begin Records to use

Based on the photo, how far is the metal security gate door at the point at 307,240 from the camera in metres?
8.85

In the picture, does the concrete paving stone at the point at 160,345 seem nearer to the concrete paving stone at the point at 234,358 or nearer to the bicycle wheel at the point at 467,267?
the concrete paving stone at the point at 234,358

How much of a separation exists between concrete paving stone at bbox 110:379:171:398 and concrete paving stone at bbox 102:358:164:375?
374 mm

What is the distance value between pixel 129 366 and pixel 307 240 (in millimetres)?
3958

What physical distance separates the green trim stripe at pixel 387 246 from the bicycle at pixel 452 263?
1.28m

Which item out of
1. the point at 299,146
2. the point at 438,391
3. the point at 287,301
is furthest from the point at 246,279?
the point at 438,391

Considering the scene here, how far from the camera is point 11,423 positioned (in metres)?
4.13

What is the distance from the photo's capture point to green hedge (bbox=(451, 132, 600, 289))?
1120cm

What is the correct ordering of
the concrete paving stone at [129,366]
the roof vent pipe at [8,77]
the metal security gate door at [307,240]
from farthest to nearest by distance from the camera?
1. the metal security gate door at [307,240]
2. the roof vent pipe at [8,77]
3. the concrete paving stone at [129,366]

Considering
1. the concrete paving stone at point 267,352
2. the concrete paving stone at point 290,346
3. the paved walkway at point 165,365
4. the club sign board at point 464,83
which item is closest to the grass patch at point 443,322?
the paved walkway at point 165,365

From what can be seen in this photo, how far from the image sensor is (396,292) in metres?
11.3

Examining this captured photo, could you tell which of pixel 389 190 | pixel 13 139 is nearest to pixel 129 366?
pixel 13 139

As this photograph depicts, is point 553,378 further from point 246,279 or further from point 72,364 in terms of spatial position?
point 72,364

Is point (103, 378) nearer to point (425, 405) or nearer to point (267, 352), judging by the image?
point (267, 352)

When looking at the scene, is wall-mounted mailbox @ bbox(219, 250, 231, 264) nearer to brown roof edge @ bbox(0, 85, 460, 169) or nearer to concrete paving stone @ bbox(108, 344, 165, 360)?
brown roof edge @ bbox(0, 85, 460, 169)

end Records to use
begin Records to use

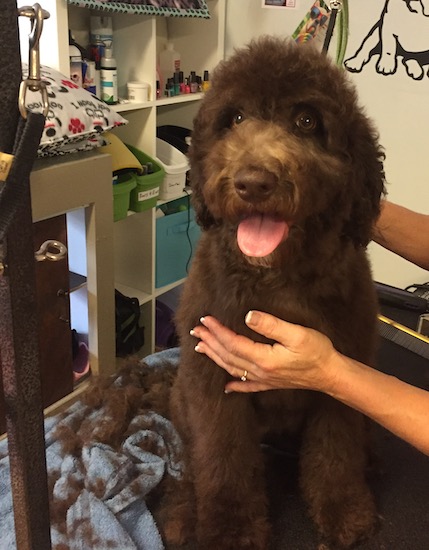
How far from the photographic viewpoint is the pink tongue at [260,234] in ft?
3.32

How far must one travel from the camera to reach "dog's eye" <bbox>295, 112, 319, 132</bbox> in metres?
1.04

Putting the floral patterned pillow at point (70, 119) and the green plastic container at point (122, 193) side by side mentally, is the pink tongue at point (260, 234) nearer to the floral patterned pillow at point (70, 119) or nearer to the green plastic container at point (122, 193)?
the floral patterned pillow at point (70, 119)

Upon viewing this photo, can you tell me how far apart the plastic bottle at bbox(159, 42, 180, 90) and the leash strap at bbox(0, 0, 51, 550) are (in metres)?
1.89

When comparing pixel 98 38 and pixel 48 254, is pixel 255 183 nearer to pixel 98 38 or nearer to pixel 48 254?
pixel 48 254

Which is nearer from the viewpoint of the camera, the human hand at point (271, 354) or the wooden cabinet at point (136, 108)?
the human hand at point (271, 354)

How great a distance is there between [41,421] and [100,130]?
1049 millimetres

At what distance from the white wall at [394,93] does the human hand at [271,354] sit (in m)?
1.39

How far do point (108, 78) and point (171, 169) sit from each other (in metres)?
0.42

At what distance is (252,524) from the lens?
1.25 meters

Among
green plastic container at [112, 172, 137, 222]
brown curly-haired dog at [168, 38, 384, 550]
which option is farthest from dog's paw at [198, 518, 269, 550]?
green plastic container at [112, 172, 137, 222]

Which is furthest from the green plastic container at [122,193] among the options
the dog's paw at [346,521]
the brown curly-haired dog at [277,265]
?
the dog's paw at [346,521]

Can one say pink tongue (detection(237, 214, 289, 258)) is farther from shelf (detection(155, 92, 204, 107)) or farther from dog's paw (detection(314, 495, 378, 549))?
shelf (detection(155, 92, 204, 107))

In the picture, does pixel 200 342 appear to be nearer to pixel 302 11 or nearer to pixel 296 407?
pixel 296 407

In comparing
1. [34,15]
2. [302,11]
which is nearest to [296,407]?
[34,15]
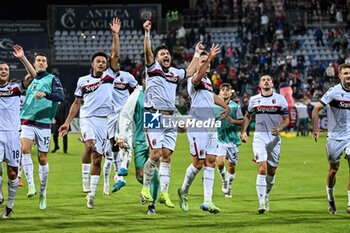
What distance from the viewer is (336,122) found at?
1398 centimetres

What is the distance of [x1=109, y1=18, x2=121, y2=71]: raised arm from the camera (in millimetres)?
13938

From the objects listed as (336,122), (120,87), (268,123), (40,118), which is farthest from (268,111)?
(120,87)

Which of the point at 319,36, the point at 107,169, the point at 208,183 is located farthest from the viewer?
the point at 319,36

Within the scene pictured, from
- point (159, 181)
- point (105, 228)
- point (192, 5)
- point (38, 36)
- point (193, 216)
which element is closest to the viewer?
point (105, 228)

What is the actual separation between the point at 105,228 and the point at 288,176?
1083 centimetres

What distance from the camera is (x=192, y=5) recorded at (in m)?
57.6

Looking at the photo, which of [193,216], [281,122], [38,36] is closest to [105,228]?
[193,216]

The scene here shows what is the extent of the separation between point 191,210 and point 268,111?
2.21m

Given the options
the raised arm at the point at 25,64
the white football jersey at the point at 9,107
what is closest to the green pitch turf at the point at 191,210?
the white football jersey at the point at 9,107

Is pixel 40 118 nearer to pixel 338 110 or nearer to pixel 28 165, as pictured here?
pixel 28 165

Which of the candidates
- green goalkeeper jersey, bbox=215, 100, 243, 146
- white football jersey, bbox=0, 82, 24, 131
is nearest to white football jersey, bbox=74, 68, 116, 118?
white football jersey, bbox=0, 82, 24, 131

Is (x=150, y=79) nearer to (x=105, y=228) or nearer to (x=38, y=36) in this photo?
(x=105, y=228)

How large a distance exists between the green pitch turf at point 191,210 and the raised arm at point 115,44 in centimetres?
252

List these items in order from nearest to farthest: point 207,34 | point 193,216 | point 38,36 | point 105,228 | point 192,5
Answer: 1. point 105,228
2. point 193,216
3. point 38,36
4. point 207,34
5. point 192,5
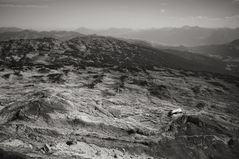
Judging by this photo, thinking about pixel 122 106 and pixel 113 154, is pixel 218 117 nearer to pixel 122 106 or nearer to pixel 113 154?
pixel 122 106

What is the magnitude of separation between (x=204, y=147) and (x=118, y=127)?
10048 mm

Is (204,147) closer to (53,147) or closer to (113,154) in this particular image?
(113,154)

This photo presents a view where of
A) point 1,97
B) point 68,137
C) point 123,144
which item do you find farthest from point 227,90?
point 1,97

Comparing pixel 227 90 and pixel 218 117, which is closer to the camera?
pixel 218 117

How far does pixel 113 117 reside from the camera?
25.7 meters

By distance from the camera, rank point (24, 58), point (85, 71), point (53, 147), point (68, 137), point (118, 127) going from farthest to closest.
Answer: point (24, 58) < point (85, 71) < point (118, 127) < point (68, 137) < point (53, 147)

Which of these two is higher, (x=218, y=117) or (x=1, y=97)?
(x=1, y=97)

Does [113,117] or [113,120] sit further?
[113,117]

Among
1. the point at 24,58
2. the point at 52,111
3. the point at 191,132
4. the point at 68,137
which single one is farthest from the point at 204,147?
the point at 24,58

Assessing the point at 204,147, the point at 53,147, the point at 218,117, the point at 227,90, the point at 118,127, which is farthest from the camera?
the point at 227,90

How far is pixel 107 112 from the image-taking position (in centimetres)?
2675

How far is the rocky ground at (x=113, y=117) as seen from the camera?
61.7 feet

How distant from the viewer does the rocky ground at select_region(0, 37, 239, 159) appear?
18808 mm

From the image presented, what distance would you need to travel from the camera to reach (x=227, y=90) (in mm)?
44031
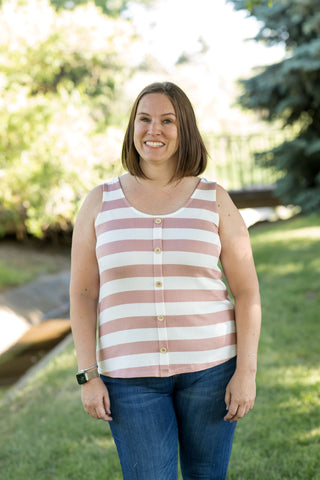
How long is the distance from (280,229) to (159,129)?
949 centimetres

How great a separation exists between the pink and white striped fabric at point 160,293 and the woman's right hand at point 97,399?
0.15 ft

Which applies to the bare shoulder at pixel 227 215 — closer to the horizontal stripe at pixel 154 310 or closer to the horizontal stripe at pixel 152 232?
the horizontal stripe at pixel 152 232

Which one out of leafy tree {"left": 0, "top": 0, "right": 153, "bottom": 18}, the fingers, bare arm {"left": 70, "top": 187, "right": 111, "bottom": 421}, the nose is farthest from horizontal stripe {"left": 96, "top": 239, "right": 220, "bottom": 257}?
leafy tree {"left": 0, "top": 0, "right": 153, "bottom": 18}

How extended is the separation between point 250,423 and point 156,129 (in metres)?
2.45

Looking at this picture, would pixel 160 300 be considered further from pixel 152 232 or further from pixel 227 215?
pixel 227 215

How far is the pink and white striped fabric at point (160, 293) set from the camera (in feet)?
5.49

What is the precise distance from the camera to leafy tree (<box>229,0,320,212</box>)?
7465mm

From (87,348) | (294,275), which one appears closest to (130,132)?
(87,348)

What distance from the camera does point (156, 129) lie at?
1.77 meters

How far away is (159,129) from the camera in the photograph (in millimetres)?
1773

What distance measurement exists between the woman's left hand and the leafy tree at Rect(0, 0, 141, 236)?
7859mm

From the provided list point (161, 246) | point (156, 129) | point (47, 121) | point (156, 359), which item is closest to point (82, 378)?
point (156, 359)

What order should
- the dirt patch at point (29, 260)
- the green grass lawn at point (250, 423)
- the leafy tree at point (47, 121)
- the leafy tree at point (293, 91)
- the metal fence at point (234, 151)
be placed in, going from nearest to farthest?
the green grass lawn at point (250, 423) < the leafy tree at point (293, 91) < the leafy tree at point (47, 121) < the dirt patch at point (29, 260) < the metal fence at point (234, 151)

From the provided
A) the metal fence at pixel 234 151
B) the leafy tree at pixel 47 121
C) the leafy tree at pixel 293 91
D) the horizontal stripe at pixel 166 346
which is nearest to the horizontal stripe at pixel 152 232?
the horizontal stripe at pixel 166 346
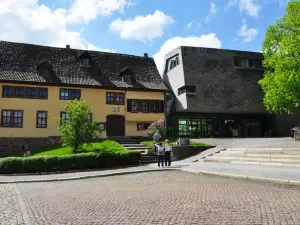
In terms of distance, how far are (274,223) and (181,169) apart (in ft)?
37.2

end Records to use

*Exercise directions*: From the entries above, report every line that contains the word "turf", copying each such line in full.

*Solution to the problem*:
what is closest to the green pitch turf at the point at 191,210?
How large a distance exists between the green pitch turf at point 191,210 and the raised arm at point 115,44 in centimetres?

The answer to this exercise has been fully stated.